The future of the entire unit trust industry hangs in the balance.

The future of the entire unit trust industry hangs in the balance.

The latest developments in the Ovation Curatorship saga potentially have major ramifications for the entire unit trust and linked product industry and it is high time that the industry (ASISA and the FSB) woke up to that fact.

As I understand the development, the Fidentia Curators are wanting to block the application by the Ovation Curators to release investors funds from Ovation (90% at this stage with the balance to be released once the process is complete). The Fidentia Curators believe that Ovation owed Fidentia money. But Ovation has no money and so the Fidentia Curators want to claim the money from Ovation Investor’s unit trust funds. And here in is the issue.

Unit trusts have always been marketed on the grounds that investors own units in a trust fund. The money in the trust fund is just that; in a trust. It does not form part of the company’s assets. If the company goes down, the units in the trust are safe (this is a bit of an over simplification but serves the example).

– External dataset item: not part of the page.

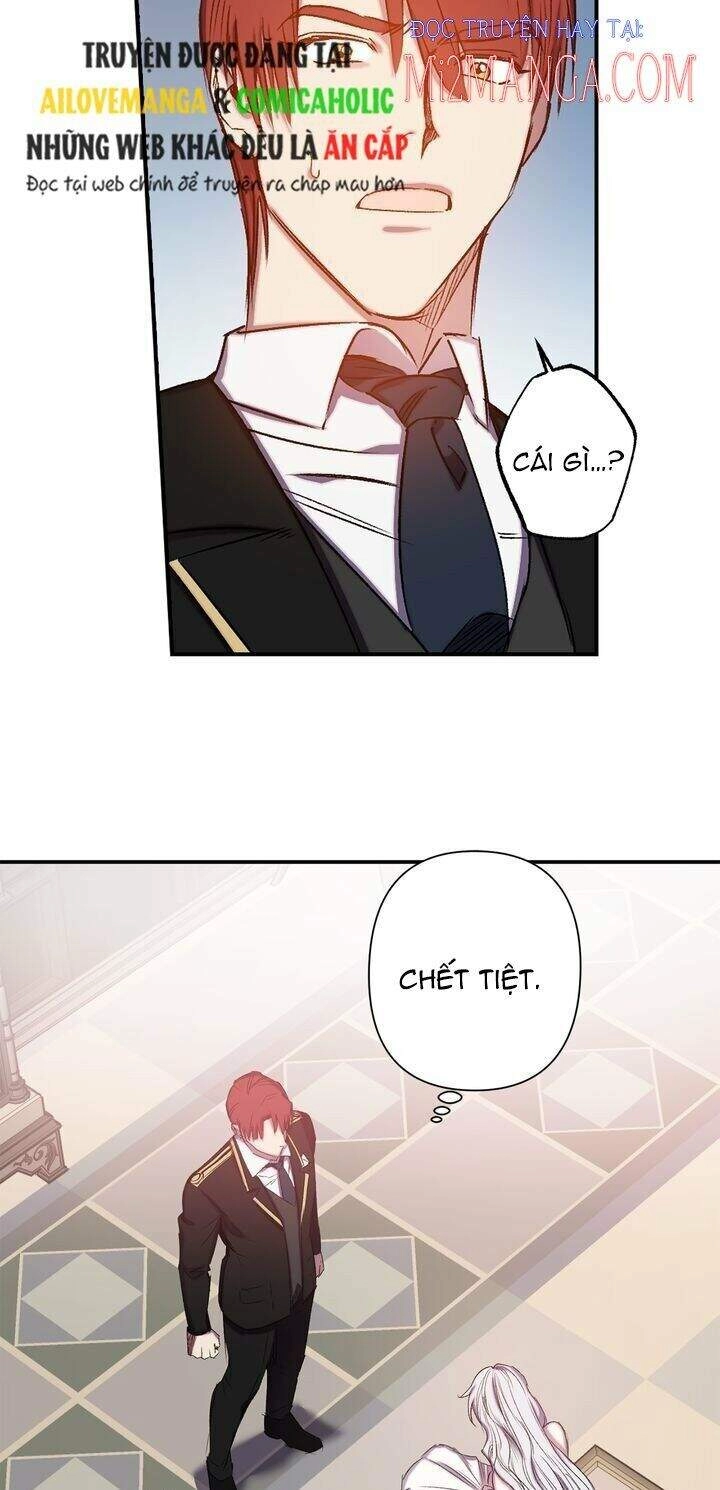 Hôn Lễ Báo Thù Chapter 56 - 28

Rightly so, the Ovation Curators don’t believe that the Fidentia Curators have a claim against investors’ funds – they are not and never were Ovation assets. Unfortunately for the industry, the regulators and industry bodies have been deathly silent on the whole issue – what they fail to grasp is that if the Fidentia Curators manage to convince the court that they can lay claim to investors funds (from their unit trusts) then the industry as we know (and love it) is forever changed. The whole attraction of unit trusts will be destroyed in one ruling.

It is high time that ASISA (which includes the old Association of Collective Investments as well as the Linked Investment Service Providers Association) wake up to this fact and do some public as well as behind the scenes lobbying – they can not afford not to. The future of the entire unit trust industry hangs in the balance.